NH Bullying – New Mexico recently enacted a law designed to protect children from “lunch shamin” students because they can’t pay for their school lunch. The law complies with a federal directive requiring all states to enact formal lunch payment policies before July 1, 2017.
School Lunch Shamin Laws
The New Mexico law requires New Mexico schools:
- provide a meal to nearly every student who asks for one, regardless of ability to pay;
- ensure that all needy children are enrolled in the federal school lunch program; and
- avoid discriminatory and stigmatizing treatment of children who cannot pay for lunch.
Texas and California legislatures are considering enacting similar “lunch shaming” laws. The New Hampshire legislature has yet to take up such a bill, but it has enacted a general anti bullying statute. See RSA 193-F. This law requires schools to:
- notify parents of suspected bullying
- investigate any concern over bullying; and
- take appropriate action to stop the bullying.
New Hampshire Anti-Bullying Law
What many parents might not understand is that these laws that protect children in public schools are only as good as their enforcement.

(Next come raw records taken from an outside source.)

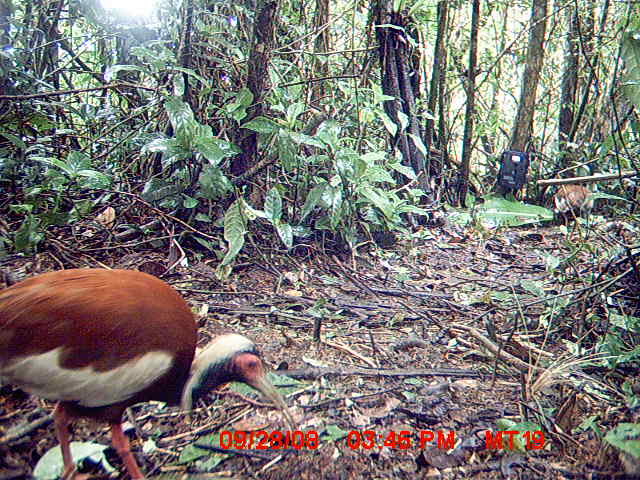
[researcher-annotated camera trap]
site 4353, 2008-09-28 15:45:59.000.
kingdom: Animalia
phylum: Chordata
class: Aves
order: Pelecaniformes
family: Threskiornithidae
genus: Lophotibis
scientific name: Lophotibis cristata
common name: madagascan ibis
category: lophotibis cristataa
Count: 2.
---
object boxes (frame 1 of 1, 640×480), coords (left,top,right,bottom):
lophotibis cristataa: (0,266,298,480)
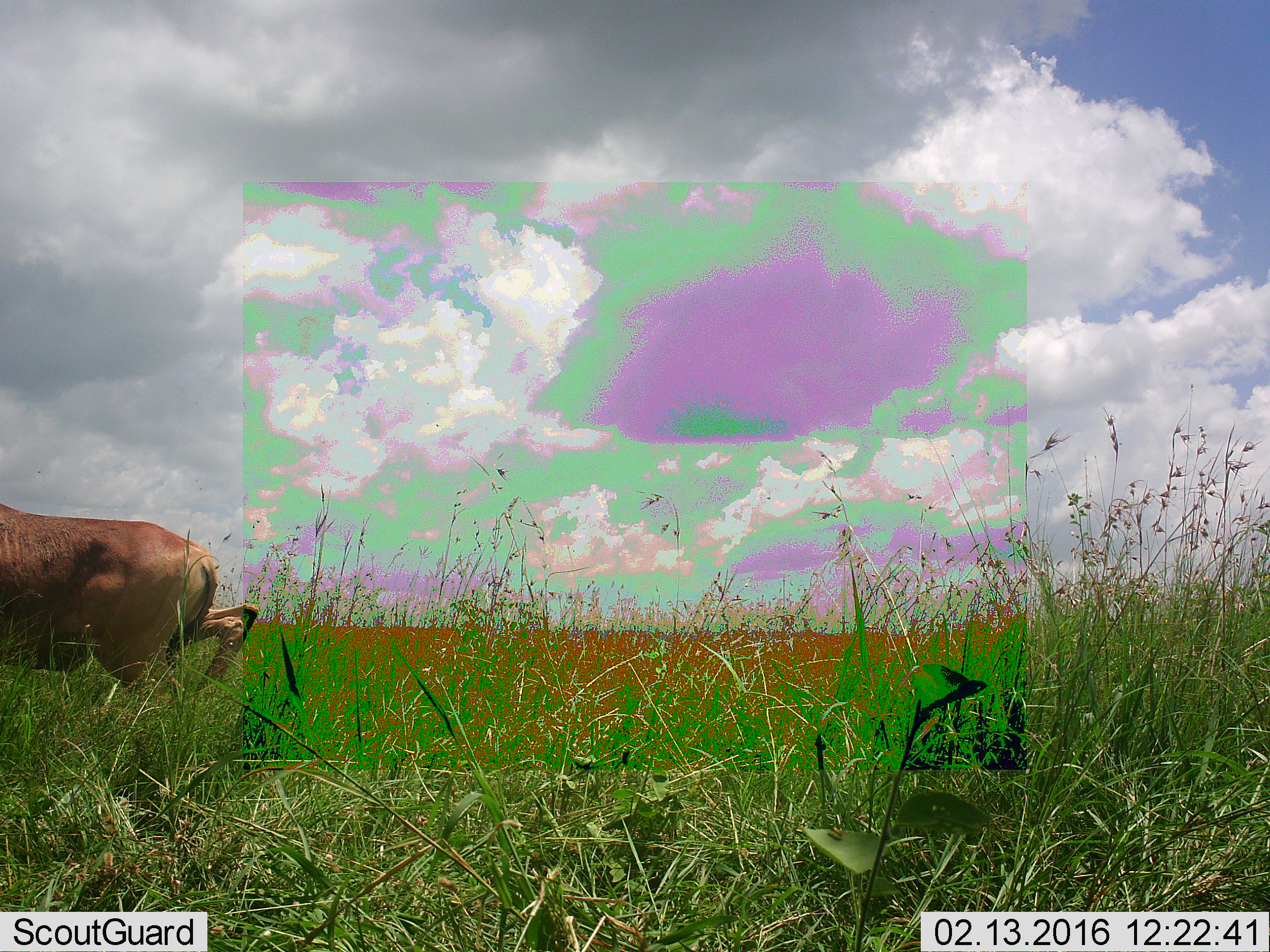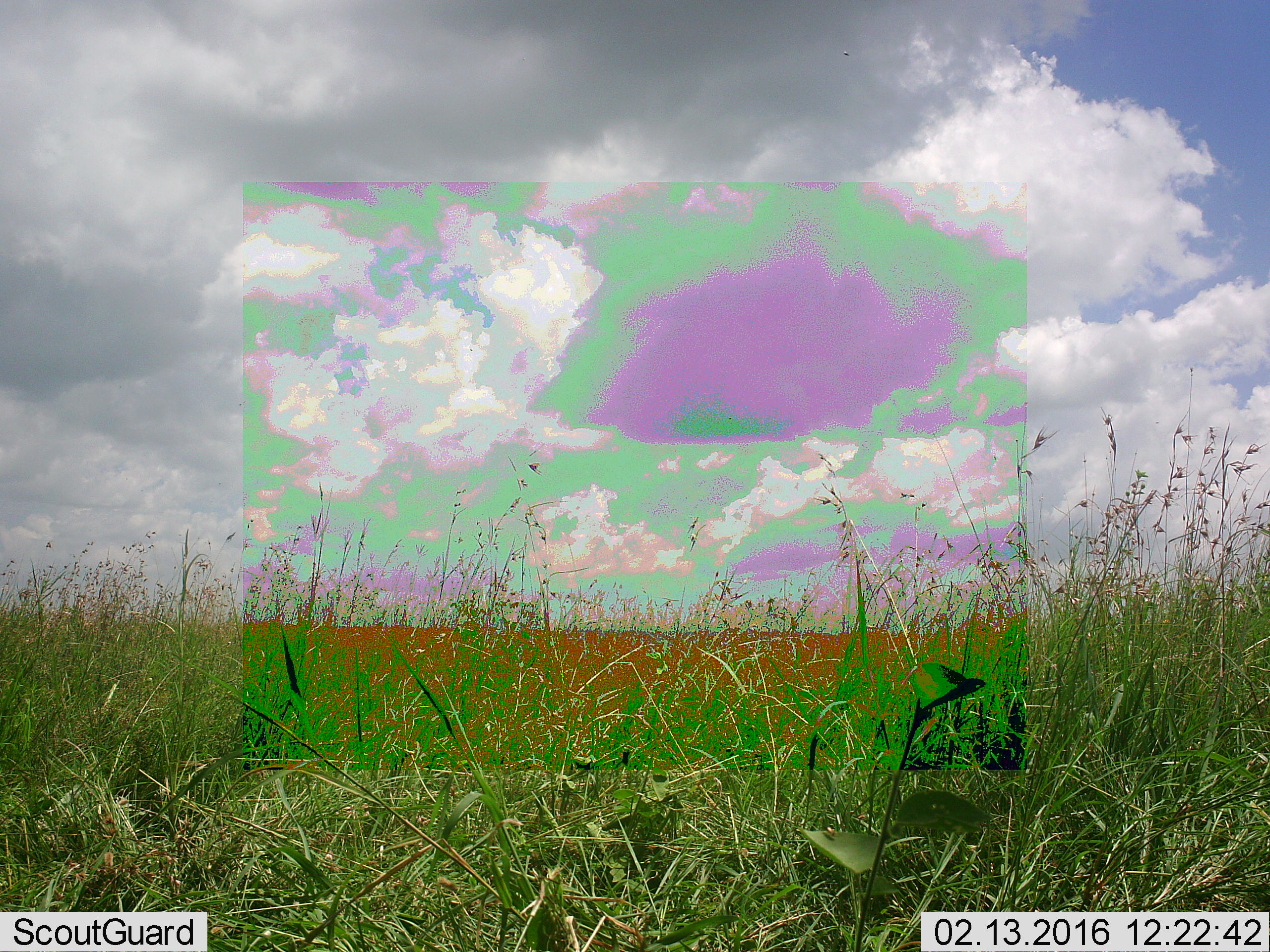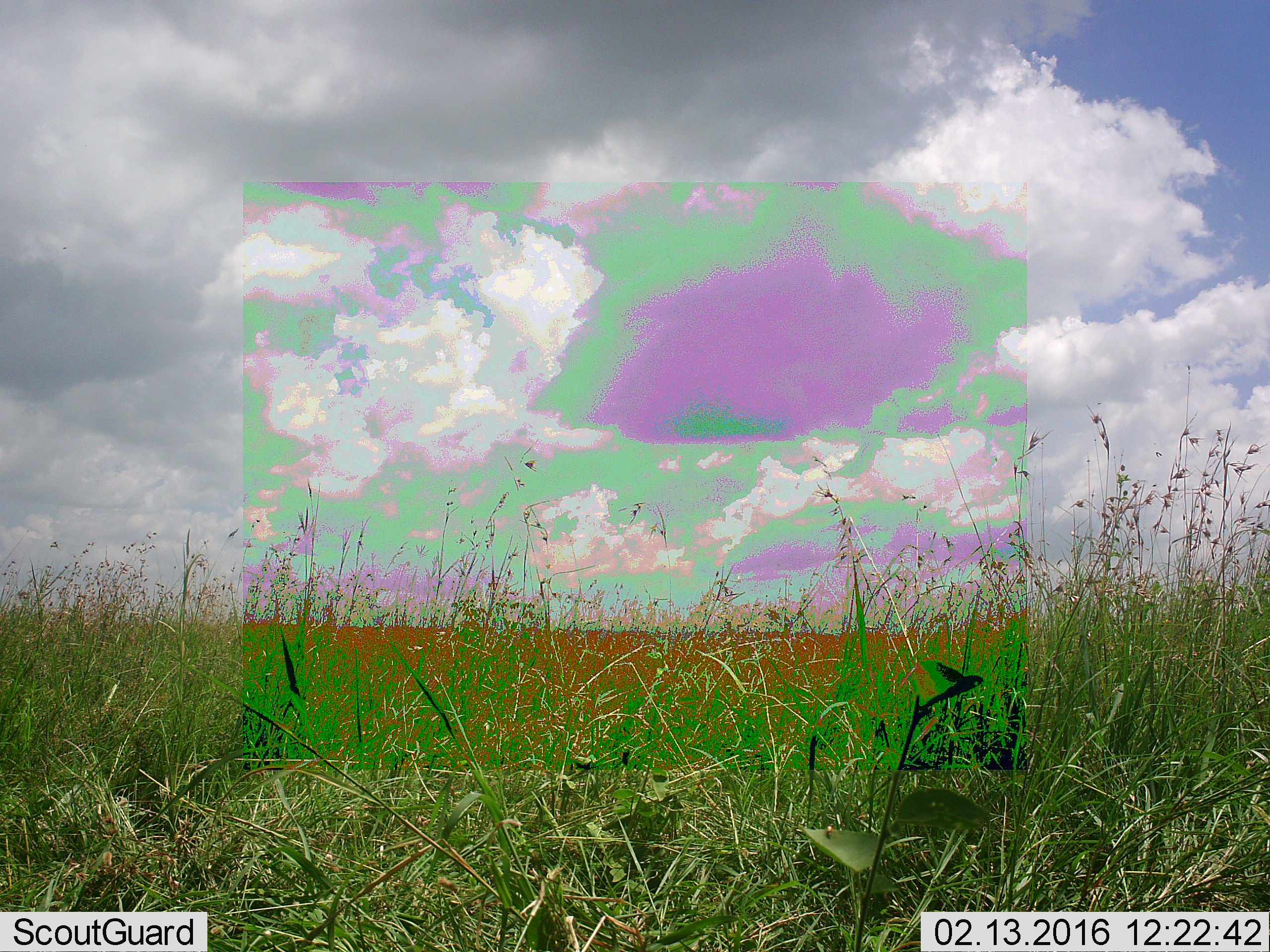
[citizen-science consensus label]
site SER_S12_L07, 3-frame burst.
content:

The New Mexico law, for example, does not state the legal consequence to schools which violate the law, so it is unclear from the law’s language whether a parent might sue a school for damage caused to a child for violation of the law. Meanwhile, the New Hampshire bullying statute is very clear; it states definitively that a school may not be sued for damages for violating the bullying law.
What Can Parents Do in NH?
This is not to say there is no relief for New Hampshire children who suffer injury due to a school’s violation of the bullying statute. Parents may complain to the New Hampshire Department of Education, who must investigate and, upon a finding of bullying, take steps to stop the bullying. However, the Department is not empowered to order compensation to the injured student.